▸ **Extracted entries**
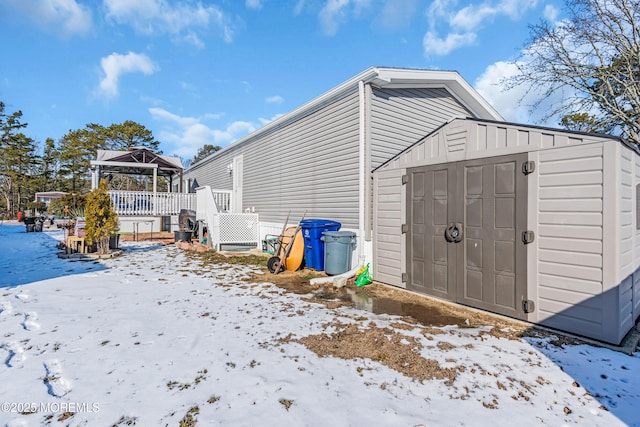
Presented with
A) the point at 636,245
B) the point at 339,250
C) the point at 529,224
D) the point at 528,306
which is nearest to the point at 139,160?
the point at 339,250

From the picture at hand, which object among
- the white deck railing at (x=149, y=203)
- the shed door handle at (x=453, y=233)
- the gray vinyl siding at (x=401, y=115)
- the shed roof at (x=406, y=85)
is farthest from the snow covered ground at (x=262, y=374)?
the white deck railing at (x=149, y=203)

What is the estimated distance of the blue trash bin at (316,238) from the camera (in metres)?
6.48

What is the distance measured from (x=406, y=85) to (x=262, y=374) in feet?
21.0

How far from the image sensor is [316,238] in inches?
256

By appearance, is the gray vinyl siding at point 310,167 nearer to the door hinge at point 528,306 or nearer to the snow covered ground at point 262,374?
the snow covered ground at point 262,374

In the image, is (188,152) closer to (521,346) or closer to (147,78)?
(147,78)

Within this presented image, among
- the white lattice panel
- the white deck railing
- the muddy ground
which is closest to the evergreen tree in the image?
the white deck railing

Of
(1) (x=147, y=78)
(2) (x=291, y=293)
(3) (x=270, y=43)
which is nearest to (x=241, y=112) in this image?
(1) (x=147, y=78)

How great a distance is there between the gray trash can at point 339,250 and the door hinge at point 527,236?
2909mm

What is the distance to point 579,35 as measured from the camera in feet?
38.8

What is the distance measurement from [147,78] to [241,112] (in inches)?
190

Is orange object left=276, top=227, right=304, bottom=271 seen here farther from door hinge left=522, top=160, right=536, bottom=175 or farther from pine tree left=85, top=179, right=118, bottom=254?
pine tree left=85, top=179, right=118, bottom=254

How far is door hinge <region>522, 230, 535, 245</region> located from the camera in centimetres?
361

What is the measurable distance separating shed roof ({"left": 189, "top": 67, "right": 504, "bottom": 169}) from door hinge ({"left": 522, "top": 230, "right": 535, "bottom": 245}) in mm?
3815
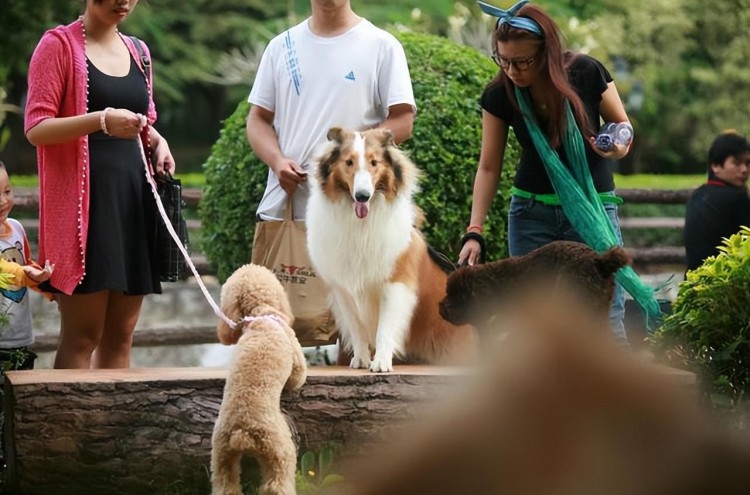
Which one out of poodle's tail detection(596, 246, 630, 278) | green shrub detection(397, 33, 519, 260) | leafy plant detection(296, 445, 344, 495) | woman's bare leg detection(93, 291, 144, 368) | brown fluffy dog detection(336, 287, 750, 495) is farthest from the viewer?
green shrub detection(397, 33, 519, 260)

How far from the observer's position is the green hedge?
275 inches

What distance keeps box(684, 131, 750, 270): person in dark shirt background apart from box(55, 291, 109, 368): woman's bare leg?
4721 mm

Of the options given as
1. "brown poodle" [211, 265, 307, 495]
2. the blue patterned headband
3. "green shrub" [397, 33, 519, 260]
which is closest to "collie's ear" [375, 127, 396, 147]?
the blue patterned headband


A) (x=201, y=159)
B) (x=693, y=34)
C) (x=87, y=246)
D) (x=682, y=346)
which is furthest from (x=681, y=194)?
(x=201, y=159)

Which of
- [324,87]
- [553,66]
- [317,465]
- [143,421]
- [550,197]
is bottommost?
[317,465]

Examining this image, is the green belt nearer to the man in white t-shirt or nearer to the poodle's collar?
the man in white t-shirt

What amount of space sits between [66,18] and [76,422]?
18966 millimetres

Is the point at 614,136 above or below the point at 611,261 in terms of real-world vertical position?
above

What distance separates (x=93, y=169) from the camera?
15.9 feet

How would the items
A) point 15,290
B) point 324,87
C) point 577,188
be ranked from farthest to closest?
point 324,87 → point 15,290 → point 577,188

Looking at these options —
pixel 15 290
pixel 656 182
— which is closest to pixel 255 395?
pixel 15 290

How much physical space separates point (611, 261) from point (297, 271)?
103 inches

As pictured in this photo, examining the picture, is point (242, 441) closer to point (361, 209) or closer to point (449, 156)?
point (361, 209)

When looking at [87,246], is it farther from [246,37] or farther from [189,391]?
[246,37]
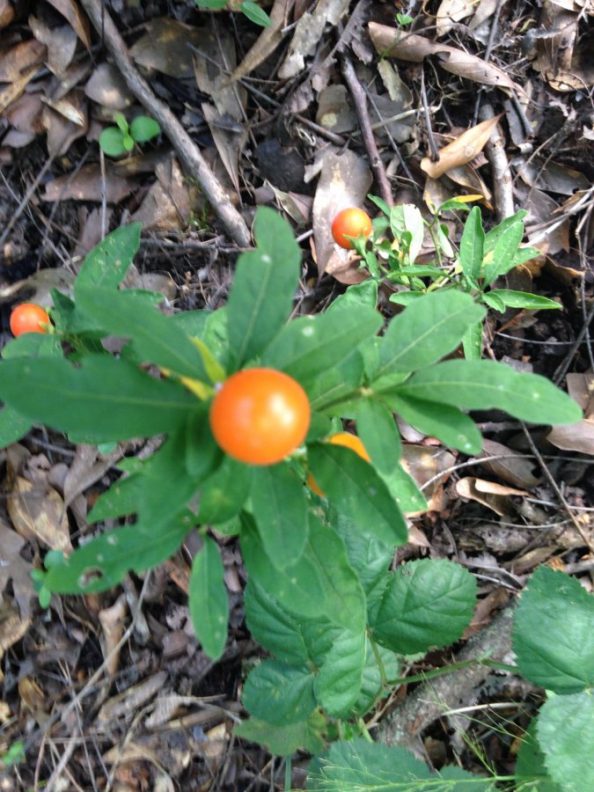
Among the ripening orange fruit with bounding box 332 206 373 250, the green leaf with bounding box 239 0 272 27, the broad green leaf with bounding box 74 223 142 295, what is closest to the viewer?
the broad green leaf with bounding box 74 223 142 295

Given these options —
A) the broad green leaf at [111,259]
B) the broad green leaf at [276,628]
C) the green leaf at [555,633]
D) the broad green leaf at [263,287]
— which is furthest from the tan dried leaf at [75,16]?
the green leaf at [555,633]

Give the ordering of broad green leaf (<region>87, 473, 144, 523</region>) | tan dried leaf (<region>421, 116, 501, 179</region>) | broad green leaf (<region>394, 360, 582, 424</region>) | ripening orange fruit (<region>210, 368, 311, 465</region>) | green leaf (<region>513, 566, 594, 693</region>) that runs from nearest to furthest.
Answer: ripening orange fruit (<region>210, 368, 311, 465</region>) < broad green leaf (<region>394, 360, 582, 424</region>) < broad green leaf (<region>87, 473, 144, 523</region>) < green leaf (<region>513, 566, 594, 693</region>) < tan dried leaf (<region>421, 116, 501, 179</region>)

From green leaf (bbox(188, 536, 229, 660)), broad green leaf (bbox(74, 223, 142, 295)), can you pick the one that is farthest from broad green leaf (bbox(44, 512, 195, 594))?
broad green leaf (bbox(74, 223, 142, 295))

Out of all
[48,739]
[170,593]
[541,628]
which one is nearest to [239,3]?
[170,593]

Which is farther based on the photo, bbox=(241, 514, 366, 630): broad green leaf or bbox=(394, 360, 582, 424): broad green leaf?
bbox=(241, 514, 366, 630): broad green leaf

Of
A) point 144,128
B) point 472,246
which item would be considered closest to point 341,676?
point 472,246

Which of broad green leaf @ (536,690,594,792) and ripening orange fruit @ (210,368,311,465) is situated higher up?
ripening orange fruit @ (210,368,311,465)

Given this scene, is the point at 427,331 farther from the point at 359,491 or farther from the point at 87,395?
the point at 87,395

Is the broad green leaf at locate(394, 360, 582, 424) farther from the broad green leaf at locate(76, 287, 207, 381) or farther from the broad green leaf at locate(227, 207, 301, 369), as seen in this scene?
the broad green leaf at locate(76, 287, 207, 381)
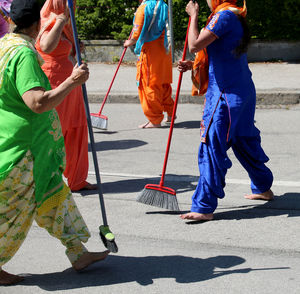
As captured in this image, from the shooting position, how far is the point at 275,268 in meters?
4.35

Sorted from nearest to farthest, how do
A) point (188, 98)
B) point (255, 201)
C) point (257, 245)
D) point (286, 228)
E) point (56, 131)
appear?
1. point (56, 131)
2. point (257, 245)
3. point (286, 228)
4. point (255, 201)
5. point (188, 98)

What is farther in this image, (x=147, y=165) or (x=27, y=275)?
(x=147, y=165)

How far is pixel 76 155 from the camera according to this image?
6227 millimetres

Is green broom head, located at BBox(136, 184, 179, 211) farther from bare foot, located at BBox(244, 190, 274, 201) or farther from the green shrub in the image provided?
the green shrub

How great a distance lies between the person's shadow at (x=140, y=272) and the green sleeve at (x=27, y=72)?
4.03 feet

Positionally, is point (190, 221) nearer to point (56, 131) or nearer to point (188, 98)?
point (56, 131)

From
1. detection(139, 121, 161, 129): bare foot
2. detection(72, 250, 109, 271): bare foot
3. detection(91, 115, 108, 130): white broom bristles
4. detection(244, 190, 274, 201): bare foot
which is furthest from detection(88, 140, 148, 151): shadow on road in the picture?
detection(72, 250, 109, 271): bare foot

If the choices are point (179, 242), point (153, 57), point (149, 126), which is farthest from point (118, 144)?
point (179, 242)

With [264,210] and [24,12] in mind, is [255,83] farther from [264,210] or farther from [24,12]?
[24,12]

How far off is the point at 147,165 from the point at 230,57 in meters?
2.35

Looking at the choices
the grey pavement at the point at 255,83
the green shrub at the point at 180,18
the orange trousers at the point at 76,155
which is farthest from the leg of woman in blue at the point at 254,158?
the green shrub at the point at 180,18

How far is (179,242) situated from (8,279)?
127cm

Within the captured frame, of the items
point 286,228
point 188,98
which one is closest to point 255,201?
point 286,228

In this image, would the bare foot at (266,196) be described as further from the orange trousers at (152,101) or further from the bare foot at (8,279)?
the orange trousers at (152,101)
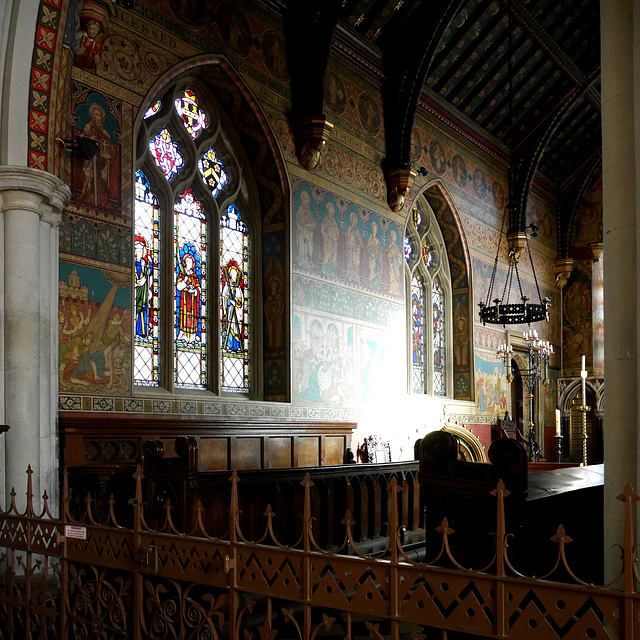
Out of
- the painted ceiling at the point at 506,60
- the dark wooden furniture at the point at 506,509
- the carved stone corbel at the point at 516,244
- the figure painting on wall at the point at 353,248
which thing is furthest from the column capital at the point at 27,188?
the carved stone corbel at the point at 516,244

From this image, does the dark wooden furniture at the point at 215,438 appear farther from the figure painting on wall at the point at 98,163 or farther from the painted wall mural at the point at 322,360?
the figure painting on wall at the point at 98,163

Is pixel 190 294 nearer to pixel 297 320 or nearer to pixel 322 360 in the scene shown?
pixel 297 320

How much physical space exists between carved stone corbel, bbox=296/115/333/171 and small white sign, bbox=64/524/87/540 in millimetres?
6891

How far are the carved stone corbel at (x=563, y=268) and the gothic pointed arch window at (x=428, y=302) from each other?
16.3 ft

▸ **Aim**
Set down, unchanged, the line that contains "From this image, does" together with every later line in the records, through the last one.

▸ **Completed exercise**
From this image, does the dark wooden furniture at the point at 215,438 appear farther from the figure painting on wall at the point at 98,163 or farther from the painted wall mural at the point at 322,360?
the figure painting on wall at the point at 98,163

Is pixel 190 294 nearer to pixel 297 320 or nearer to pixel 322 360 in the scene shown?
pixel 297 320

How much physical space exists between carved stone corbel, bbox=296/115/333/171 and small white sign, bbox=64/524/87/540 in millimetres?
6891

How far are the carved stone corbel at (x=563, y=268) and the gothic pointed arch window at (x=428, y=302) from each other?
16.3 ft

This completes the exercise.